Intestinal proteases profiling from Anticarsia gemmatalis and their binding to inhibitors

• Published in: Archives of insect biochemistry and physiology Vol. 107; no. 3; pp. e21792 - n/a
• Main Authors: Silva‐Júnior, Neilier R., Cabrera, Yaremis M., Barbosa, Samuel L., Barros, Rafael de A., Barros, Edvaldo, Vital, Camilo E., Ramos, Humberto J. O., Oliveira, Maria Goreti A.
• Format: Journal Article
• Language: English
• Published: United States Wiley Subscription Services, Inc 01.07.2021
• Subjects: Anticarsia gemmatalis; Antigens; Binding sites; Control stability; Hydrolase; Insects; intestinal hydrolase; Intestine; Isoforms; LC/MS profile; Molecular docking; Pest control; Pest resistance; Pests; Protease; protease inhibitor; Protease inhibitors; Proteinase inhibitors; Proteolysis; Proteomes; proteomics; Soybeans; Trypsin; protease inhibitor; molecular docking; LC/MS profile; proteomics; pest control; intestinal hydrolase
• ISSN: 0739-4462; 1520-6327
• DOI: 10.1002/arch.21792

Although the importance of intestinal hydrolases is recognized, there is little information on the intestinal proteome of lepidopterans such as Anticarsia gemmatalis. Thus, we carried out the proteomic analysis of the A. gemmatalis intestine to characterize the proteases by LC/MS. We examined the interactions of proteins identified with protease inhibitors (PI) using molecular docking. We found 54 expressed antigens for intestinal protease, suggesting multiple important isoforms. The hydrolytic arsenal featured allows for a more comprehensive understanding of insect feeding. The docking analysis showed that the soybean PI (SKTI) could bind efficiently with the trypsin sequences and, therefore, insect resistance does not seem to involve changing the sequences of the PI binding site. In addition, a SERPIN was identified and the interaction analysis showed the inhibitor binding site is in contact with the catalytic site of trypsin, possibly acting as a regulator. In addition, this SERPIN and the identified PI sequences can be targets for the control of proteolytic activity in the caterpillar intestine and serve as a support for the rational design of a molecule with greater stability, less prone to cleavage by proteases and viable for the control of insect pests such as A. gemmatalis.

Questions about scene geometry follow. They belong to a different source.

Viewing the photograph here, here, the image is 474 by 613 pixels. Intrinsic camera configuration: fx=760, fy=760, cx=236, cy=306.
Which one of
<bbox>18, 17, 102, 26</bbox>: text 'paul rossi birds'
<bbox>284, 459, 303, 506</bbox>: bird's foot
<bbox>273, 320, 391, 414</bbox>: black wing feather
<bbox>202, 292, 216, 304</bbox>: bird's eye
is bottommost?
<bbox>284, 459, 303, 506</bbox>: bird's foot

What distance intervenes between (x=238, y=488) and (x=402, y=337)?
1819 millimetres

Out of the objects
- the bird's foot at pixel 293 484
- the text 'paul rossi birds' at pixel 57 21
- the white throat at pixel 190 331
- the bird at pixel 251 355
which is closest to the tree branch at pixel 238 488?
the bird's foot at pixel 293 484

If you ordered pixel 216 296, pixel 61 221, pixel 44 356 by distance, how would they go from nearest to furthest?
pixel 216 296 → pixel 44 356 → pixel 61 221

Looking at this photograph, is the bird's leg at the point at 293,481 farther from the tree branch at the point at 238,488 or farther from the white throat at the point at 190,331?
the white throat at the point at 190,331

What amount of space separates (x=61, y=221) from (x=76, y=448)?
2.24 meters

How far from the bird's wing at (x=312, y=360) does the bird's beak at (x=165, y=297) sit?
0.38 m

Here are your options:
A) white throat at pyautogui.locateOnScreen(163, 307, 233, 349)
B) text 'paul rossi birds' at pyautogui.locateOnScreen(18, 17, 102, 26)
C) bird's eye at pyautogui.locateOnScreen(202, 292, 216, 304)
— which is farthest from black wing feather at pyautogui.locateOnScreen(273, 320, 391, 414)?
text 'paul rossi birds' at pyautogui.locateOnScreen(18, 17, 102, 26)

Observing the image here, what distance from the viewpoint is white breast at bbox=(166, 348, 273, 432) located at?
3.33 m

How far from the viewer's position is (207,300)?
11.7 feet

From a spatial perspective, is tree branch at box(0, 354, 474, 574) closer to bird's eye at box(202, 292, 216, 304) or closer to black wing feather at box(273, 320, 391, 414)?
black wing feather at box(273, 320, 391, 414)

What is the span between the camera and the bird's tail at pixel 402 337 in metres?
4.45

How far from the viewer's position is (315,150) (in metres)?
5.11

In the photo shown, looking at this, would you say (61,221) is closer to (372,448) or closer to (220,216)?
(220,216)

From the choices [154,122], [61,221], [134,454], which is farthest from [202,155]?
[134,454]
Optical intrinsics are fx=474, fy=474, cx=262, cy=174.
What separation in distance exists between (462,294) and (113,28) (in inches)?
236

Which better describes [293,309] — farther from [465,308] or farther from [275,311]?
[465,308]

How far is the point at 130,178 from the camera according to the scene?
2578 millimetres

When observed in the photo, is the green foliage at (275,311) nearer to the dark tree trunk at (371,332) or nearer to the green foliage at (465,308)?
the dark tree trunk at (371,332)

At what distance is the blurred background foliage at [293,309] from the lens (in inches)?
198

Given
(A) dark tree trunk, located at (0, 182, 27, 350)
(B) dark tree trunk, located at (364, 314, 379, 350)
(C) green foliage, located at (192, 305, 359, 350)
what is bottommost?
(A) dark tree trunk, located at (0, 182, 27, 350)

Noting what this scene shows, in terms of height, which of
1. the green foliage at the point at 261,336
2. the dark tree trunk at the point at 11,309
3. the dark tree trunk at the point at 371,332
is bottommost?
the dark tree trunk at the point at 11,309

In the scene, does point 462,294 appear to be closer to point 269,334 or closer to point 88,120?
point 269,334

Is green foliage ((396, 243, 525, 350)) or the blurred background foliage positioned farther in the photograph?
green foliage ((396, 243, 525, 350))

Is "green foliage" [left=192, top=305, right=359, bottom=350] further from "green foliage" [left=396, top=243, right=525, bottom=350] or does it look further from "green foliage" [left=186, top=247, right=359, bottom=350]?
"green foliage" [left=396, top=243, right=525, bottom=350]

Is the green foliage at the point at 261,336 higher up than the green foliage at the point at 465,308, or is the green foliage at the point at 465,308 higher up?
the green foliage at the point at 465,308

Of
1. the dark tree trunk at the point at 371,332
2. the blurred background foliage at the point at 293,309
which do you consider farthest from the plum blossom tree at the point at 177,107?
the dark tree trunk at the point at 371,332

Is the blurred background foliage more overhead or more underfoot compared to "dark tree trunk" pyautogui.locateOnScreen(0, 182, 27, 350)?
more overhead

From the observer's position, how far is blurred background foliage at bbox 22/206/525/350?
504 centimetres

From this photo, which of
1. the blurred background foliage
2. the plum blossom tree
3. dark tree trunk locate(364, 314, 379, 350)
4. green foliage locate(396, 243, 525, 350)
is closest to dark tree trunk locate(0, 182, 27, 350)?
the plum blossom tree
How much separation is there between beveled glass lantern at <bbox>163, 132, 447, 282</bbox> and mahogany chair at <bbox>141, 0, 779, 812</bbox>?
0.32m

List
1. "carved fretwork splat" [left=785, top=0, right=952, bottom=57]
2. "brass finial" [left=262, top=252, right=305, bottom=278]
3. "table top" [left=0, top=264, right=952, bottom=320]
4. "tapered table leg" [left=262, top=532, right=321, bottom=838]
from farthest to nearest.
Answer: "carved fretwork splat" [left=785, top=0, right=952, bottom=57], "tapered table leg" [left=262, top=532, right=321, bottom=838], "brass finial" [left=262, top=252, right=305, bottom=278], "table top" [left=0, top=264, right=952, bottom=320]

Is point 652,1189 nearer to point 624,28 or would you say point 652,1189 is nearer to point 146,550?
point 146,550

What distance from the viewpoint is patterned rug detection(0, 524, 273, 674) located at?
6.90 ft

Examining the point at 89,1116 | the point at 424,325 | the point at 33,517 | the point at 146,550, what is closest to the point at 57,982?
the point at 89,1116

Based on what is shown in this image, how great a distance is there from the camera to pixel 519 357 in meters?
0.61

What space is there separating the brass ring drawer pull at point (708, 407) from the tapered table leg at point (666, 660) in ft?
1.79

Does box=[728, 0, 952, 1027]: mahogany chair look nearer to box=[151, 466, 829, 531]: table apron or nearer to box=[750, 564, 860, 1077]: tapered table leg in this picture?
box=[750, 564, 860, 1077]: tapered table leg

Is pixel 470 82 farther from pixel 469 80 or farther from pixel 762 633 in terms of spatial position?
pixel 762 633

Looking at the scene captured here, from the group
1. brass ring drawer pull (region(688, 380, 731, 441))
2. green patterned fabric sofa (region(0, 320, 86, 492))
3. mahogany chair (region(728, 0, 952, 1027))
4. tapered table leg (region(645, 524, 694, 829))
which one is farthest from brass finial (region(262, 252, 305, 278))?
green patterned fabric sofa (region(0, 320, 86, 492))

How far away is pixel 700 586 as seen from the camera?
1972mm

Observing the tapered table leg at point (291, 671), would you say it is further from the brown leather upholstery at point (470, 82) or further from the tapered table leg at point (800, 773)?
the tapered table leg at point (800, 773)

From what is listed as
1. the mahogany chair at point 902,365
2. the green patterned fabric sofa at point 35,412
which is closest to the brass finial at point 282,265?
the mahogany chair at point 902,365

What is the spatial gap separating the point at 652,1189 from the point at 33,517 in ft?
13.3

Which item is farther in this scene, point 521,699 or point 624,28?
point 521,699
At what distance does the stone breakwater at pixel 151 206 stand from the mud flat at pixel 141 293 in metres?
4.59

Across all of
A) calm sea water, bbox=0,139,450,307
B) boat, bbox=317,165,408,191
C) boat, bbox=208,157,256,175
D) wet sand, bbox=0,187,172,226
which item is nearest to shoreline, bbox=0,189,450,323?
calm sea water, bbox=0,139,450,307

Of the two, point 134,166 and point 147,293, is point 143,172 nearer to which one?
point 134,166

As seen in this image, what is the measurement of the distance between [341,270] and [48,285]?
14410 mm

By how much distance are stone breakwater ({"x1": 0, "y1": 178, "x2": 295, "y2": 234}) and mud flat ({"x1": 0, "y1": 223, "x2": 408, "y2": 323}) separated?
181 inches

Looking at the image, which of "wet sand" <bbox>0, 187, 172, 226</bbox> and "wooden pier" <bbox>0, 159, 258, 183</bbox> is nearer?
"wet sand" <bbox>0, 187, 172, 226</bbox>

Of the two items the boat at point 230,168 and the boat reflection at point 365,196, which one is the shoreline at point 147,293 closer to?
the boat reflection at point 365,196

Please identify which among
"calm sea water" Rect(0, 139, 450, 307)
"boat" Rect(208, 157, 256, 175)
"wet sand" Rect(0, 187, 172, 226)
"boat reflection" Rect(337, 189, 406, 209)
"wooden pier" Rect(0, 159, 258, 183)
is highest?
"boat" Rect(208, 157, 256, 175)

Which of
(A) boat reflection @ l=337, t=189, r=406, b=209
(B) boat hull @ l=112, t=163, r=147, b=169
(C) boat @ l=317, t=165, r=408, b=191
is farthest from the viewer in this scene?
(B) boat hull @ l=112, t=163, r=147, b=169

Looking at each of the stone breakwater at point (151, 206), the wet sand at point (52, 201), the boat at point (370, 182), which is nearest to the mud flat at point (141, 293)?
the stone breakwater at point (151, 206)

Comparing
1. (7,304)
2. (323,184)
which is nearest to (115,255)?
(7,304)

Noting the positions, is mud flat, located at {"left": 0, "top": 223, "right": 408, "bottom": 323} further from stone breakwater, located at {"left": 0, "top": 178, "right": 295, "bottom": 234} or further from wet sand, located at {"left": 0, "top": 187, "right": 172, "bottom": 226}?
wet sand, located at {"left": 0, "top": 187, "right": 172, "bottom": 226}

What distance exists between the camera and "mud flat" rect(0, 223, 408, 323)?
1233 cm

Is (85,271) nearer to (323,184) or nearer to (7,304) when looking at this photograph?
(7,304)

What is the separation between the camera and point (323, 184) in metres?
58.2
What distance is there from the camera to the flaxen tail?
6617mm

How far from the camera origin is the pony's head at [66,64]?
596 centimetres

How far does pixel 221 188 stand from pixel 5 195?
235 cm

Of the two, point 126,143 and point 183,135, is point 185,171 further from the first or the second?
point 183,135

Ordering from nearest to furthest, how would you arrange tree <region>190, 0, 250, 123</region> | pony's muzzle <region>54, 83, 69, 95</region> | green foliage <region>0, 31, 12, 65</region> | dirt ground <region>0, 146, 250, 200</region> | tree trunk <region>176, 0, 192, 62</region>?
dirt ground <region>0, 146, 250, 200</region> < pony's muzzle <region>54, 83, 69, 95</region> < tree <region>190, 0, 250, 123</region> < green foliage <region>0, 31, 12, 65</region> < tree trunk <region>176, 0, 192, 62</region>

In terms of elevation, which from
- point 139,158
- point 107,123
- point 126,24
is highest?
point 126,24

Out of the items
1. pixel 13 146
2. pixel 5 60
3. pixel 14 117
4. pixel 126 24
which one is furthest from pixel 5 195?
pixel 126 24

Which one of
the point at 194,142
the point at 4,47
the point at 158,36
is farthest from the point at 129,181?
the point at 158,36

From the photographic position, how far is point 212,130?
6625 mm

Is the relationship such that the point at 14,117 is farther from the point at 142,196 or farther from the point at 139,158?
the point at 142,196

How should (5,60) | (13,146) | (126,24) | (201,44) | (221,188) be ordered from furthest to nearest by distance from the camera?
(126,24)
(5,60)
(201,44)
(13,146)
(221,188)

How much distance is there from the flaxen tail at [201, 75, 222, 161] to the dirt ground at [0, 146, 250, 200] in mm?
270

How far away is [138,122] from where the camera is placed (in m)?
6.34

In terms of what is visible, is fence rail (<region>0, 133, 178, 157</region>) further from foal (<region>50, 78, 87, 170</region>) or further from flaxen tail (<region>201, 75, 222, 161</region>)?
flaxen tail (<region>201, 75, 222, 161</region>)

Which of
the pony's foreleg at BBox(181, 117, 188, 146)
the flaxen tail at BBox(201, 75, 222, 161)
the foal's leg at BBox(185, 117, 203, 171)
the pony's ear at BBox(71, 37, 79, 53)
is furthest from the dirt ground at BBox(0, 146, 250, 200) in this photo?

Highlights Hydrolase profiling by LC/MS from the intestine of Anticarsia gemmatalis. Multiple isoforms identified specifically for trypsin‐like proteases. Docking analysis indicates that insect resistance does not involve modification of the PI binding sites. Identified SERPIN showed the highest affinity to the trypsin catalytic cavity.